*THE REQUEST:*
In the job submission page, which directory serves as the working directory by default?

*EXTRACT PROVIDED:*

╭──

Submit a job
To submit a job on the computing platform, you must have a computing account and connect on an interactive server. Two commands allow job submission.
sbatch
allows the submission of a batch script. The needed submission syntax is explained in the example of a standard job.
srun
allows the allocation of the specified resources and runs a program or an application. When run from the command line,
srun
allows the execution of interactive jobs or, if used in a script to run various commands (multiple tasks), it allows the execution of tasks in parallel.
Attention
In the absence of options indicating the time -t
, the number of tasks -n
or CPUs per task -c
, and the memory --mem =
, the job submission will be refused.
The upper limits of these parameters will be discussed in the Required parameters limits section.
The srun
and sbatch
commands admit the same set of parameters, but the srun
execution, unlike sbatch
is not associated to an interactive shell. The main consequence is that the errors potentially encountered during the execution of srun
will not be reported in the output file (which is the case for sbatch
). To associate the command to a shell, use the option --pty
(see example of interactive jobs).
Note
The job submission directory is the working directory. TMPDIR
may be used for storing large amounts of data, but it is not the default working directory. You may force Slurm to use this space, or any other space, as your workspace using the option -D | --chdir=
.
To monitor your job progress, please refer to the commands and tools explained in the Job monitoring chapter.
Essential sbatch options
You may find below a brief description of the essential sbatch
options. To browse all the available options, please refer to the command help sbatch -h
.
-n | --ntasks=
states the maximum number of parallel tasks lauched by the job. By default it corresponds to allocated CPU number. If this option is used with
srun
, then the task will be repeatedn
times.-c | --cpus-per-task=
states the number of cores per process. This option must be specified if a parent process launches parallel child processes.

╰──

*LISTED ENTRIES:*

╭──

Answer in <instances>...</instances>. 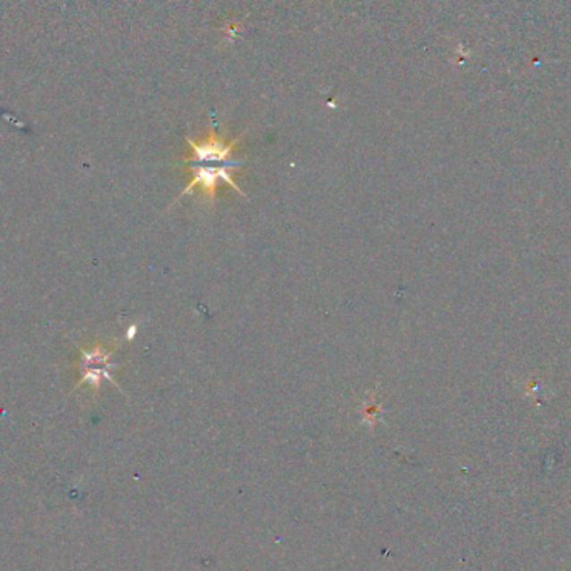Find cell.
Masks as SVG:
<instances>
[{
	"instance_id": "cell-1",
	"label": "cell",
	"mask_w": 571,
	"mask_h": 571,
	"mask_svg": "<svg viewBox=\"0 0 571 571\" xmlns=\"http://www.w3.org/2000/svg\"><path fill=\"white\" fill-rule=\"evenodd\" d=\"M241 164H243V161L226 164V166H219V167H214V166H186V171L191 175V181H189L186 189L179 194L177 200L184 198L187 194H191V191L194 187H200L204 200L208 199L209 204H214L216 202V189L221 183H226V184L234 187L236 192L246 198V194L241 191V187L237 186L236 181H234V173L241 167Z\"/></svg>"
},
{
	"instance_id": "cell-2",
	"label": "cell",
	"mask_w": 571,
	"mask_h": 571,
	"mask_svg": "<svg viewBox=\"0 0 571 571\" xmlns=\"http://www.w3.org/2000/svg\"><path fill=\"white\" fill-rule=\"evenodd\" d=\"M192 154L183 159V162H187L191 166H196L199 162H227L231 159V154L234 150V144L236 142H231V144H226L221 137L212 134L209 139H206L204 142H192L191 139H187ZM237 162V161H234ZM227 164H233V162H227Z\"/></svg>"
}]
</instances>
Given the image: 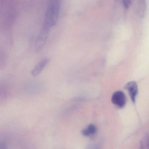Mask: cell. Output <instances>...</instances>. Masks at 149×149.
<instances>
[{
    "label": "cell",
    "instance_id": "obj_2",
    "mask_svg": "<svg viewBox=\"0 0 149 149\" xmlns=\"http://www.w3.org/2000/svg\"><path fill=\"white\" fill-rule=\"evenodd\" d=\"M111 101L116 106L119 108H123L126 103V97L123 92L117 91L113 93Z\"/></svg>",
    "mask_w": 149,
    "mask_h": 149
},
{
    "label": "cell",
    "instance_id": "obj_3",
    "mask_svg": "<svg viewBox=\"0 0 149 149\" xmlns=\"http://www.w3.org/2000/svg\"><path fill=\"white\" fill-rule=\"evenodd\" d=\"M48 34L49 32L42 29L36 44V51H40L44 47L46 40L47 39Z\"/></svg>",
    "mask_w": 149,
    "mask_h": 149
},
{
    "label": "cell",
    "instance_id": "obj_6",
    "mask_svg": "<svg viewBox=\"0 0 149 149\" xmlns=\"http://www.w3.org/2000/svg\"><path fill=\"white\" fill-rule=\"evenodd\" d=\"M97 129L96 126L95 125L91 124L82 130L81 134L83 136H89L95 134L97 132Z\"/></svg>",
    "mask_w": 149,
    "mask_h": 149
},
{
    "label": "cell",
    "instance_id": "obj_7",
    "mask_svg": "<svg viewBox=\"0 0 149 149\" xmlns=\"http://www.w3.org/2000/svg\"><path fill=\"white\" fill-rule=\"evenodd\" d=\"M123 3L124 7L126 9H128L130 6L131 1V0H123Z\"/></svg>",
    "mask_w": 149,
    "mask_h": 149
},
{
    "label": "cell",
    "instance_id": "obj_4",
    "mask_svg": "<svg viewBox=\"0 0 149 149\" xmlns=\"http://www.w3.org/2000/svg\"><path fill=\"white\" fill-rule=\"evenodd\" d=\"M125 88L128 91L133 102H135L138 93V87L136 83L134 81L127 83L125 86Z\"/></svg>",
    "mask_w": 149,
    "mask_h": 149
},
{
    "label": "cell",
    "instance_id": "obj_1",
    "mask_svg": "<svg viewBox=\"0 0 149 149\" xmlns=\"http://www.w3.org/2000/svg\"><path fill=\"white\" fill-rule=\"evenodd\" d=\"M60 8L61 0H49L42 29L49 32L55 25L59 18Z\"/></svg>",
    "mask_w": 149,
    "mask_h": 149
},
{
    "label": "cell",
    "instance_id": "obj_5",
    "mask_svg": "<svg viewBox=\"0 0 149 149\" xmlns=\"http://www.w3.org/2000/svg\"><path fill=\"white\" fill-rule=\"evenodd\" d=\"M49 61V59L47 58H45L41 60L34 68L31 72V74L34 77L36 76L39 75L44 69V68L47 66Z\"/></svg>",
    "mask_w": 149,
    "mask_h": 149
},
{
    "label": "cell",
    "instance_id": "obj_8",
    "mask_svg": "<svg viewBox=\"0 0 149 149\" xmlns=\"http://www.w3.org/2000/svg\"><path fill=\"white\" fill-rule=\"evenodd\" d=\"M7 148V145L6 143L4 141L1 142L0 143V149H6Z\"/></svg>",
    "mask_w": 149,
    "mask_h": 149
}]
</instances>
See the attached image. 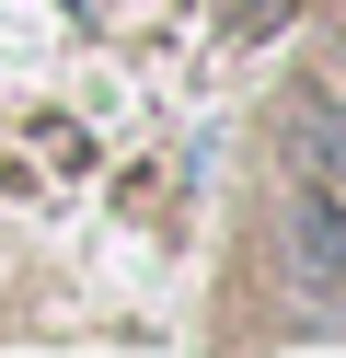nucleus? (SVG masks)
<instances>
[{
  "label": "nucleus",
  "mask_w": 346,
  "mask_h": 358,
  "mask_svg": "<svg viewBox=\"0 0 346 358\" xmlns=\"http://www.w3.org/2000/svg\"><path fill=\"white\" fill-rule=\"evenodd\" d=\"M289 266H300V289H346V196L323 173L289 185Z\"/></svg>",
  "instance_id": "nucleus-1"
},
{
  "label": "nucleus",
  "mask_w": 346,
  "mask_h": 358,
  "mask_svg": "<svg viewBox=\"0 0 346 358\" xmlns=\"http://www.w3.org/2000/svg\"><path fill=\"white\" fill-rule=\"evenodd\" d=\"M300 162L346 196V93H300Z\"/></svg>",
  "instance_id": "nucleus-2"
}]
</instances>
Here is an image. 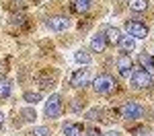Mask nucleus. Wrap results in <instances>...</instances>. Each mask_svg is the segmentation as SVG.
<instances>
[{
	"instance_id": "27",
	"label": "nucleus",
	"mask_w": 154,
	"mask_h": 136,
	"mask_svg": "<svg viewBox=\"0 0 154 136\" xmlns=\"http://www.w3.org/2000/svg\"><path fill=\"white\" fill-rule=\"evenodd\" d=\"M2 126H4V113L0 111V128H2Z\"/></svg>"
},
{
	"instance_id": "19",
	"label": "nucleus",
	"mask_w": 154,
	"mask_h": 136,
	"mask_svg": "<svg viewBox=\"0 0 154 136\" xmlns=\"http://www.w3.org/2000/svg\"><path fill=\"white\" fill-rule=\"evenodd\" d=\"M51 132H49V128H45V126H33L31 128V132H29V136H49Z\"/></svg>"
},
{
	"instance_id": "26",
	"label": "nucleus",
	"mask_w": 154,
	"mask_h": 136,
	"mask_svg": "<svg viewBox=\"0 0 154 136\" xmlns=\"http://www.w3.org/2000/svg\"><path fill=\"white\" fill-rule=\"evenodd\" d=\"M25 2H27V0H12V4H14V6H23Z\"/></svg>"
},
{
	"instance_id": "23",
	"label": "nucleus",
	"mask_w": 154,
	"mask_h": 136,
	"mask_svg": "<svg viewBox=\"0 0 154 136\" xmlns=\"http://www.w3.org/2000/svg\"><path fill=\"white\" fill-rule=\"evenodd\" d=\"M134 136H148V130H146V128H138V130L134 132Z\"/></svg>"
},
{
	"instance_id": "14",
	"label": "nucleus",
	"mask_w": 154,
	"mask_h": 136,
	"mask_svg": "<svg viewBox=\"0 0 154 136\" xmlns=\"http://www.w3.org/2000/svg\"><path fill=\"white\" fill-rule=\"evenodd\" d=\"M117 46L121 48V52H134V49H136V39L130 37V35H121Z\"/></svg>"
},
{
	"instance_id": "12",
	"label": "nucleus",
	"mask_w": 154,
	"mask_h": 136,
	"mask_svg": "<svg viewBox=\"0 0 154 136\" xmlns=\"http://www.w3.org/2000/svg\"><path fill=\"white\" fill-rule=\"evenodd\" d=\"M138 64H140L142 68H146L150 74L154 72V56H150V54H140V56H138Z\"/></svg>"
},
{
	"instance_id": "8",
	"label": "nucleus",
	"mask_w": 154,
	"mask_h": 136,
	"mask_svg": "<svg viewBox=\"0 0 154 136\" xmlns=\"http://www.w3.org/2000/svg\"><path fill=\"white\" fill-rule=\"evenodd\" d=\"M117 70L119 74L123 76V78H130V74H131V58L130 56H119L117 58Z\"/></svg>"
},
{
	"instance_id": "24",
	"label": "nucleus",
	"mask_w": 154,
	"mask_h": 136,
	"mask_svg": "<svg viewBox=\"0 0 154 136\" xmlns=\"http://www.w3.org/2000/svg\"><path fill=\"white\" fill-rule=\"evenodd\" d=\"M82 136H101V132H99V130H88V132L82 134Z\"/></svg>"
},
{
	"instance_id": "3",
	"label": "nucleus",
	"mask_w": 154,
	"mask_h": 136,
	"mask_svg": "<svg viewBox=\"0 0 154 136\" xmlns=\"http://www.w3.org/2000/svg\"><path fill=\"white\" fill-rule=\"evenodd\" d=\"M119 111H121V118H125V120H140L144 115V107L138 101H125Z\"/></svg>"
},
{
	"instance_id": "2",
	"label": "nucleus",
	"mask_w": 154,
	"mask_h": 136,
	"mask_svg": "<svg viewBox=\"0 0 154 136\" xmlns=\"http://www.w3.org/2000/svg\"><path fill=\"white\" fill-rule=\"evenodd\" d=\"M152 83H154L152 74L148 72V70H144V68L134 70V72L130 74V85L134 87V89H146V87H150Z\"/></svg>"
},
{
	"instance_id": "11",
	"label": "nucleus",
	"mask_w": 154,
	"mask_h": 136,
	"mask_svg": "<svg viewBox=\"0 0 154 136\" xmlns=\"http://www.w3.org/2000/svg\"><path fill=\"white\" fill-rule=\"evenodd\" d=\"M74 62L80 64V66H88V64L93 62V56H91L86 49H76V52H74Z\"/></svg>"
},
{
	"instance_id": "15",
	"label": "nucleus",
	"mask_w": 154,
	"mask_h": 136,
	"mask_svg": "<svg viewBox=\"0 0 154 136\" xmlns=\"http://www.w3.org/2000/svg\"><path fill=\"white\" fill-rule=\"evenodd\" d=\"M23 99L29 103V105H37V103L41 101V93H39V91H27V93L23 95Z\"/></svg>"
},
{
	"instance_id": "13",
	"label": "nucleus",
	"mask_w": 154,
	"mask_h": 136,
	"mask_svg": "<svg viewBox=\"0 0 154 136\" xmlns=\"http://www.w3.org/2000/svg\"><path fill=\"white\" fill-rule=\"evenodd\" d=\"M103 33L107 37V43H119V39H121V31L117 27H105Z\"/></svg>"
},
{
	"instance_id": "10",
	"label": "nucleus",
	"mask_w": 154,
	"mask_h": 136,
	"mask_svg": "<svg viewBox=\"0 0 154 136\" xmlns=\"http://www.w3.org/2000/svg\"><path fill=\"white\" fill-rule=\"evenodd\" d=\"M105 48H107L105 33H95L93 39H91V49H93V52H105Z\"/></svg>"
},
{
	"instance_id": "17",
	"label": "nucleus",
	"mask_w": 154,
	"mask_h": 136,
	"mask_svg": "<svg viewBox=\"0 0 154 136\" xmlns=\"http://www.w3.org/2000/svg\"><path fill=\"white\" fill-rule=\"evenodd\" d=\"M130 8L134 12H144L148 8V0H130Z\"/></svg>"
},
{
	"instance_id": "22",
	"label": "nucleus",
	"mask_w": 154,
	"mask_h": 136,
	"mask_svg": "<svg viewBox=\"0 0 154 136\" xmlns=\"http://www.w3.org/2000/svg\"><path fill=\"white\" fill-rule=\"evenodd\" d=\"M101 113H103L101 109H93V111H88V113H86V118H88V120H99V118H101Z\"/></svg>"
},
{
	"instance_id": "4",
	"label": "nucleus",
	"mask_w": 154,
	"mask_h": 136,
	"mask_svg": "<svg viewBox=\"0 0 154 136\" xmlns=\"http://www.w3.org/2000/svg\"><path fill=\"white\" fill-rule=\"evenodd\" d=\"M125 35L134 37V39H144V37H148V27L142 21H125Z\"/></svg>"
},
{
	"instance_id": "6",
	"label": "nucleus",
	"mask_w": 154,
	"mask_h": 136,
	"mask_svg": "<svg viewBox=\"0 0 154 136\" xmlns=\"http://www.w3.org/2000/svg\"><path fill=\"white\" fill-rule=\"evenodd\" d=\"M68 27H70V17H66V14H56V17L48 19V29L54 33H62Z\"/></svg>"
},
{
	"instance_id": "7",
	"label": "nucleus",
	"mask_w": 154,
	"mask_h": 136,
	"mask_svg": "<svg viewBox=\"0 0 154 136\" xmlns=\"http://www.w3.org/2000/svg\"><path fill=\"white\" fill-rule=\"evenodd\" d=\"M68 83H70L72 87H84L88 83V68H76V70L70 74Z\"/></svg>"
},
{
	"instance_id": "9",
	"label": "nucleus",
	"mask_w": 154,
	"mask_h": 136,
	"mask_svg": "<svg viewBox=\"0 0 154 136\" xmlns=\"http://www.w3.org/2000/svg\"><path fill=\"white\" fill-rule=\"evenodd\" d=\"M62 132H64V136H82L84 128L80 126V124H76V122H66L64 128H62Z\"/></svg>"
},
{
	"instance_id": "16",
	"label": "nucleus",
	"mask_w": 154,
	"mask_h": 136,
	"mask_svg": "<svg viewBox=\"0 0 154 136\" xmlns=\"http://www.w3.org/2000/svg\"><path fill=\"white\" fill-rule=\"evenodd\" d=\"M12 93V83L8 78H0V97H8Z\"/></svg>"
},
{
	"instance_id": "21",
	"label": "nucleus",
	"mask_w": 154,
	"mask_h": 136,
	"mask_svg": "<svg viewBox=\"0 0 154 136\" xmlns=\"http://www.w3.org/2000/svg\"><path fill=\"white\" fill-rule=\"evenodd\" d=\"M51 85H54V81H51V78H43V76L39 78V87H41V89H49Z\"/></svg>"
},
{
	"instance_id": "5",
	"label": "nucleus",
	"mask_w": 154,
	"mask_h": 136,
	"mask_svg": "<svg viewBox=\"0 0 154 136\" xmlns=\"http://www.w3.org/2000/svg\"><path fill=\"white\" fill-rule=\"evenodd\" d=\"M62 109H64V101L60 95H51V97L45 101V115L51 118V120H56L62 115Z\"/></svg>"
},
{
	"instance_id": "20",
	"label": "nucleus",
	"mask_w": 154,
	"mask_h": 136,
	"mask_svg": "<svg viewBox=\"0 0 154 136\" xmlns=\"http://www.w3.org/2000/svg\"><path fill=\"white\" fill-rule=\"evenodd\" d=\"M21 115H23L25 122H35V120H37L35 109H31V107H25V109H21Z\"/></svg>"
},
{
	"instance_id": "1",
	"label": "nucleus",
	"mask_w": 154,
	"mask_h": 136,
	"mask_svg": "<svg viewBox=\"0 0 154 136\" xmlns=\"http://www.w3.org/2000/svg\"><path fill=\"white\" fill-rule=\"evenodd\" d=\"M115 78L111 76V74H99L95 76V81H93V89H95L97 93H101V95H107V93H111L113 89H115Z\"/></svg>"
},
{
	"instance_id": "18",
	"label": "nucleus",
	"mask_w": 154,
	"mask_h": 136,
	"mask_svg": "<svg viewBox=\"0 0 154 136\" xmlns=\"http://www.w3.org/2000/svg\"><path fill=\"white\" fill-rule=\"evenodd\" d=\"M93 6V0H74V11L78 12H86Z\"/></svg>"
},
{
	"instance_id": "25",
	"label": "nucleus",
	"mask_w": 154,
	"mask_h": 136,
	"mask_svg": "<svg viewBox=\"0 0 154 136\" xmlns=\"http://www.w3.org/2000/svg\"><path fill=\"white\" fill-rule=\"evenodd\" d=\"M105 136H121V132H117V130H109Z\"/></svg>"
}]
</instances>
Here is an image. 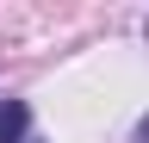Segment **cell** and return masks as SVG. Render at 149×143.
I'll return each mask as SVG.
<instances>
[{"mask_svg":"<svg viewBox=\"0 0 149 143\" xmlns=\"http://www.w3.org/2000/svg\"><path fill=\"white\" fill-rule=\"evenodd\" d=\"M31 131V106L25 100H0V143H25Z\"/></svg>","mask_w":149,"mask_h":143,"instance_id":"1","label":"cell"},{"mask_svg":"<svg viewBox=\"0 0 149 143\" xmlns=\"http://www.w3.org/2000/svg\"><path fill=\"white\" fill-rule=\"evenodd\" d=\"M137 143H149V118H143V124H137Z\"/></svg>","mask_w":149,"mask_h":143,"instance_id":"2","label":"cell"}]
</instances>
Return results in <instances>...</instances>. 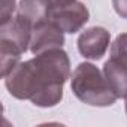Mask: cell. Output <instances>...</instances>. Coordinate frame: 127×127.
<instances>
[{
  "label": "cell",
  "instance_id": "cell-1",
  "mask_svg": "<svg viewBox=\"0 0 127 127\" xmlns=\"http://www.w3.org/2000/svg\"><path fill=\"white\" fill-rule=\"evenodd\" d=\"M70 78V60L63 48L34 54L3 78L9 94L30 100L39 108H52L63 99V87Z\"/></svg>",
  "mask_w": 127,
  "mask_h": 127
},
{
  "label": "cell",
  "instance_id": "cell-2",
  "mask_svg": "<svg viewBox=\"0 0 127 127\" xmlns=\"http://www.w3.org/2000/svg\"><path fill=\"white\" fill-rule=\"evenodd\" d=\"M70 90L82 103L97 108L112 106L118 99L112 91L103 70L88 61L79 63L72 72Z\"/></svg>",
  "mask_w": 127,
  "mask_h": 127
},
{
  "label": "cell",
  "instance_id": "cell-3",
  "mask_svg": "<svg viewBox=\"0 0 127 127\" xmlns=\"http://www.w3.org/2000/svg\"><path fill=\"white\" fill-rule=\"evenodd\" d=\"M103 73L118 99L127 97V33H120L111 43L109 58L103 64Z\"/></svg>",
  "mask_w": 127,
  "mask_h": 127
},
{
  "label": "cell",
  "instance_id": "cell-4",
  "mask_svg": "<svg viewBox=\"0 0 127 127\" xmlns=\"http://www.w3.org/2000/svg\"><path fill=\"white\" fill-rule=\"evenodd\" d=\"M48 20L51 23H54L58 29H61L64 33L73 34V33L79 32L88 23L90 12L82 2L75 0L73 3H70L67 6L51 11L48 14Z\"/></svg>",
  "mask_w": 127,
  "mask_h": 127
},
{
  "label": "cell",
  "instance_id": "cell-5",
  "mask_svg": "<svg viewBox=\"0 0 127 127\" xmlns=\"http://www.w3.org/2000/svg\"><path fill=\"white\" fill-rule=\"evenodd\" d=\"M76 45L79 54L84 58L97 61L106 54L111 45V33L105 27H99V26L90 27L79 34Z\"/></svg>",
  "mask_w": 127,
  "mask_h": 127
},
{
  "label": "cell",
  "instance_id": "cell-6",
  "mask_svg": "<svg viewBox=\"0 0 127 127\" xmlns=\"http://www.w3.org/2000/svg\"><path fill=\"white\" fill-rule=\"evenodd\" d=\"M64 45V32L58 29L49 20L40 21L33 26L32 40H30V52L39 54L48 49L63 48Z\"/></svg>",
  "mask_w": 127,
  "mask_h": 127
},
{
  "label": "cell",
  "instance_id": "cell-7",
  "mask_svg": "<svg viewBox=\"0 0 127 127\" xmlns=\"http://www.w3.org/2000/svg\"><path fill=\"white\" fill-rule=\"evenodd\" d=\"M32 32H33L32 23L24 17L15 14L6 24L0 26V40L9 42L24 54L30 51Z\"/></svg>",
  "mask_w": 127,
  "mask_h": 127
},
{
  "label": "cell",
  "instance_id": "cell-8",
  "mask_svg": "<svg viewBox=\"0 0 127 127\" xmlns=\"http://www.w3.org/2000/svg\"><path fill=\"white\" fill-rule=\"evenodd\" d=\"M17 0H2L0 2V26L6 24L17 14Z\"/></svg>",
  "mask_w": 127,
  "mask_h": 127
},
{
  "label": "cell",
  "instance_id": "cell-9",
  "mask_svg": "<svg viewBox=\"0 0 127 127\" xmlns=\"http://www.w3.org/2000/svg\"><path fill=\"white\" fill-rule=\"evenodd\" d=\"M112 6L118 17L127 20V0H112Z\"/></svg>",
  "mask_w": 127,
  "mask_h": 127
},
{
  "label": "cell",
  "instance_id": "cell-10",
  "mask_svg": "<svg viewBox=\"0 0 127 127\" xmlns=\"http://www.w3.org/2000/svg\"><path fill=\"white\" fill-rule=\"evenodd\" d=\"M124 108H126V114H127V97H126V105H124Z\"/></svg>",
  "mask_w": 127,
  "mask_h": 127
}]
</instances>
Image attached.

╰──

*ANSWER IN FULL:*
The job submission directory.